Seriously, I’m struggling to understand what out of what we’re talking about has anything to do with the pandemic lol
Which arguments stopped being true last decade?
…why did the single most transformative event in terms of working from home on non work supplied devices change how companies deploy apps?
That obvious question and answer aside, everything has been moving from installed apps to web apps over the last decade. Office365 was the nail in the coffin for traditionally deployed applications, as now businesses didn’t need to update a hundred thousand deployments, just have them login in like they have always done. Not to mention web apps also tend to work on phones and tablets without any addition development work or training.
Have you just been out of it for the last decade or what? Have you just been out of a job for that entire time? Especially with how we assembly has been developed there are exceedingly few cases where you need to have anything but a browser installed for work. I’ve been with three companies in the last 5 years. The only system requirements was a chrome browser and fast enough hard lines internet. Two of those companies were fortune 100, so its not like this is just happening with startups using SaaS providers to cut down on costs.
I like they give the option!
Since I am dualbooting just to be able to check if it is a software issue or not in. Then i dont know what I would choose. Mainly use Linux.

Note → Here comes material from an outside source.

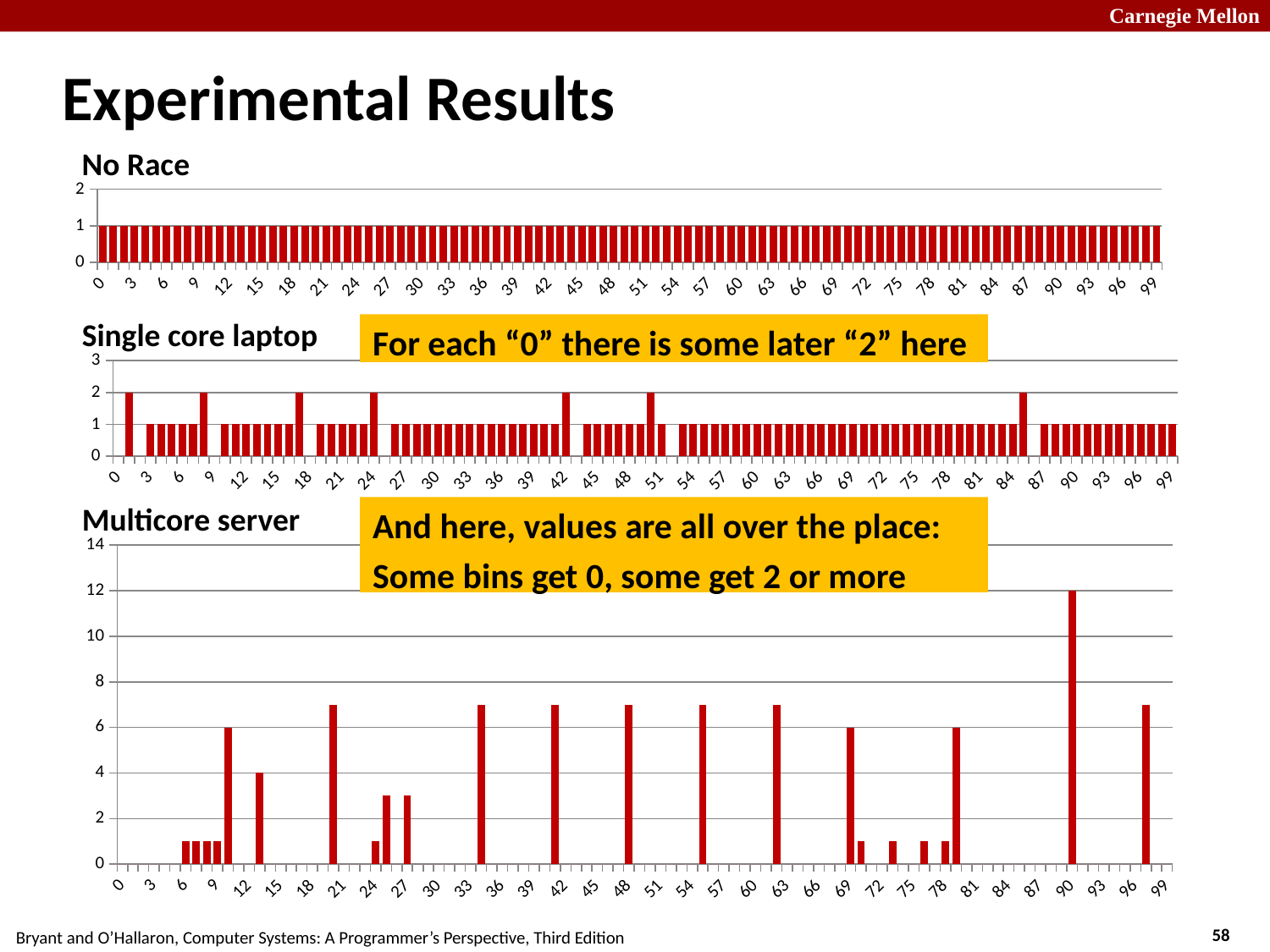
In the "Multicore server" chart, which bin has the highest value? 90 In the "Single core laptop" chart, is the tallest bar greater or less than 3? less In the "No Race" chart, what value does the bar at bin 0 reach? 1 In the "No Race" chart, what is the highest value shown on the y axis? 2 In the "Multicore server" chart, is the value at bin 90 greater or less than 10? greater In the "Multicore server" chart, which is larger: the value at bin 90 or the value at bin 10? bin 90 In the "Multicore server" chart, what value does the bar at bin 90 reach? 12 In the "Single core laptop" chart, what is the highest value reached by any bar? 2 In the "No Race" chart, do the values rise, fall, or stay flat across the bins? stay flat How many charts are shown on the slide? 3 In the "Multicore server" chart, what is the highest value shown on the y axis? 14 What kind of chart is the "No Race" chart at the top of the slide? bar chart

It is fun when I figure out the headset problem is a cable were the connections are 20 cm away from each other since it is hanging from the table.
Awesome, with Ubuntu too!
I’m in the UK, and last year got a Lenovo ThinkPad laptop with Linux pre-installed that was cheaper than the Windows equivalent. I had a choice of RAM, SSD, display and OS. Ubuntu was the only choice of Linux, though.
How much does an OEM windows cost these days?
2 pints if you’re Peter Thiel’s blood type.
Your in luck, Thiel is a universal reciver
Weird, I didn’t peg him as a bottom.
My plan is working nicely, next laptop will be a Lenovo
I have been running popos on my x1 for some years now. Only had problems with audio not working from one day to another, but other than that it has great support from Lenovo. Even the 4G modem has privat official drivers.
Similar experience with Fedora on a P14s. Everything just works, including the fingerprint reader.
A step in the right direction. If they don’t offer a price difference, they can keep it.
We need better and longer term uefi/bios support as IBM/lenovo used to have systems that specifically prevent uefi Linux installs from booting.
That trust was broken then, they do not have it now.